Шрифт:
Интервал:
Закладка:
Два человека в глубоком раздумье не спеша шли узенькой лесной дорожкой. Йожеф Рошта впереди, а за ним, тихо шурша травой, Лоран Прюнье. Йожеф заговорил, не оборачиваясь:
— В юности, бывало, как наступит весна, не могу сладить с собой, да и только! Никогда я не хмелел от вина, а вот от горного воздуха, от наших гор… Как пригреет весеннее солнышко, так просто в буйство какое-то впадаешь, а грудь теснит… от великой радости, от ожидания. Разве знал я тогда, маленький деревенский мальчишка, о чем мечтал?
— А с тех пор узнал?
— Да. Теперь это я уж знаю, но нет во мне радости. Скорее больно в такие вот весенние дни.

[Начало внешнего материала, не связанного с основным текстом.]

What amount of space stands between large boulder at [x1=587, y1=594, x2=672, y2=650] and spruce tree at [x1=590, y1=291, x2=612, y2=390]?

Его спутник помолчал немного, потом сказал строгим голосом:
— Нехорошо так, Жозеф. Знаю, ты все тоскуешь по родине. Конечно, там у вас теперь другая жизнь, но ведь ты не за то боролся, чтобы социализм победил лишь у вас. Неужели ты ради одной только Венгрии, ради одних только венгерских рабочих сидел в тюрьме, едва не подох с голоду, когда был безработным, а потом чуть не погиб в немецком концлагере? А теперь вот загрустил, будто не дали тебе заслуженной награды. Так я говорю?

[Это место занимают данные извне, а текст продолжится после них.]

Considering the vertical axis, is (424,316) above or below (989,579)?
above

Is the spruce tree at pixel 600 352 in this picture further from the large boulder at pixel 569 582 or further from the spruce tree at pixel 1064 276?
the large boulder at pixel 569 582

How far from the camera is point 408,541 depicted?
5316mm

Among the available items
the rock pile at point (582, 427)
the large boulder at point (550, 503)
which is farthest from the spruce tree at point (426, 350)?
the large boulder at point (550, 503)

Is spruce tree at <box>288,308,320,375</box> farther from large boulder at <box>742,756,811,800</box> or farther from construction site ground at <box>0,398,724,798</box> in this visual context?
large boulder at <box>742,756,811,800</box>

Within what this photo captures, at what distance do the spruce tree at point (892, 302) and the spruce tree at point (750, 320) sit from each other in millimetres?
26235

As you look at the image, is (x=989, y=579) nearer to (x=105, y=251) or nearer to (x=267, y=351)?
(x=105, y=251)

— Так. Но есть и другое… — Опустив голову и ведя одной рукой велосипед, Йожеф заговорил отрывисто: — Что я пережил такого особенного? Да ничего по сравнению с другими. Ведь вот я уцелел, жив, здоров, у меня есть семья, дом… Да только цели нет в жизни. Ты же видишь, Лоран, — и резким движением он запустил пятерню в густые блестящие волосы, — эти господа здесь снова готовят войну. Они хотят постепенно вовлечь в нее всю Азию. Потом и наша очередь придет, ведь их намерения ясны и ребенку! — Йожеф стукнул по рулю велосипеда, и звонок чуть слышно звякнул. — Так неужели ждать, чтоб меня снова погнали на войну, опять заставили работать на них?! Один раз — на немецких фашистов, другой — на американских империалистов? Надо будет, так я и сам воевать пойду, но только за наше дело, за наше! А когда я здесь…

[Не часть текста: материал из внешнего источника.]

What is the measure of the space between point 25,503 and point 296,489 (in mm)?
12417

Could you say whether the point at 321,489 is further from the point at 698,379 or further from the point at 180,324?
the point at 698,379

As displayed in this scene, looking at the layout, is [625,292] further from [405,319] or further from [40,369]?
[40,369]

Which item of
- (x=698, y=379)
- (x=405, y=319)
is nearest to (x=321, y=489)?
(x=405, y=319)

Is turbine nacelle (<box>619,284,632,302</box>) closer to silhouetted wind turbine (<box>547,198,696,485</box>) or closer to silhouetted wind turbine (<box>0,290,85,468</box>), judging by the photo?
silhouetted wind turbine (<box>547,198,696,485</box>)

— Ну хорошо, хорошо, не горячись!
Они были уже недалеко от забора. Здесь дорожка расширялась. Подтолкнув свой велосипед, Лоран Прюнье пошел рядом с Йожефом Рошта.
— Война-то не только от них зависит. Ведь и американский народ уже знает, что покушаются не только на нас, но и на него. Это теперь и в других странах понимают, во всем капиталистическом мире. Движение за мир все усиливается, это ведь не шутка!
— Знаю, знаю. Но есть и другое…
У ворот, покуривая, расхаживали два американских солдата. Казалось, они и внимания не обратили на шахтеров, которые вышли из огороженного лесного участка и, не поздоровавшись с американцами, повернули к шоссе. Там было оживленно: мчались автомобили; отчаянно звоня и быстро огибая грузовики, проносились велосипедисты; иногда образовывался затор; люди перебрасывались короткими фразами, звучал смех… В лучах заходящего солнца над дорогой плясала пыль. Близился вечер.
— Да, есть и другое, — задумчиво повторил Йожеф Рошта, не проявляя никакого желания сесть на велосипед.
Тогда Лоран Прюнье направил обе машины к краю шоссе.
— Ну, и что ж это за горе?
— Да вот… обленился я как-то. Что мне поручат — выполняю, дело свое делаю, но того старого чувства, той, знаешь ли, радости больше нет. И сам от себя я ничего уж не затею, ни за какое дело по своей охоте не возьмусь… Старею, видно, — закончил он с горьким смешком.
— Глупости говоришь, Жозеф. Ни единого седого волоса у тебя не вижу.
— Это у нас в роду. Мать так и умерла черноволосая.
— Сколько ей лет было?
— Да так лет тридцать восемь — сорок… что-то около этого. Я еще ребенком был, последним ведь был в семье-то…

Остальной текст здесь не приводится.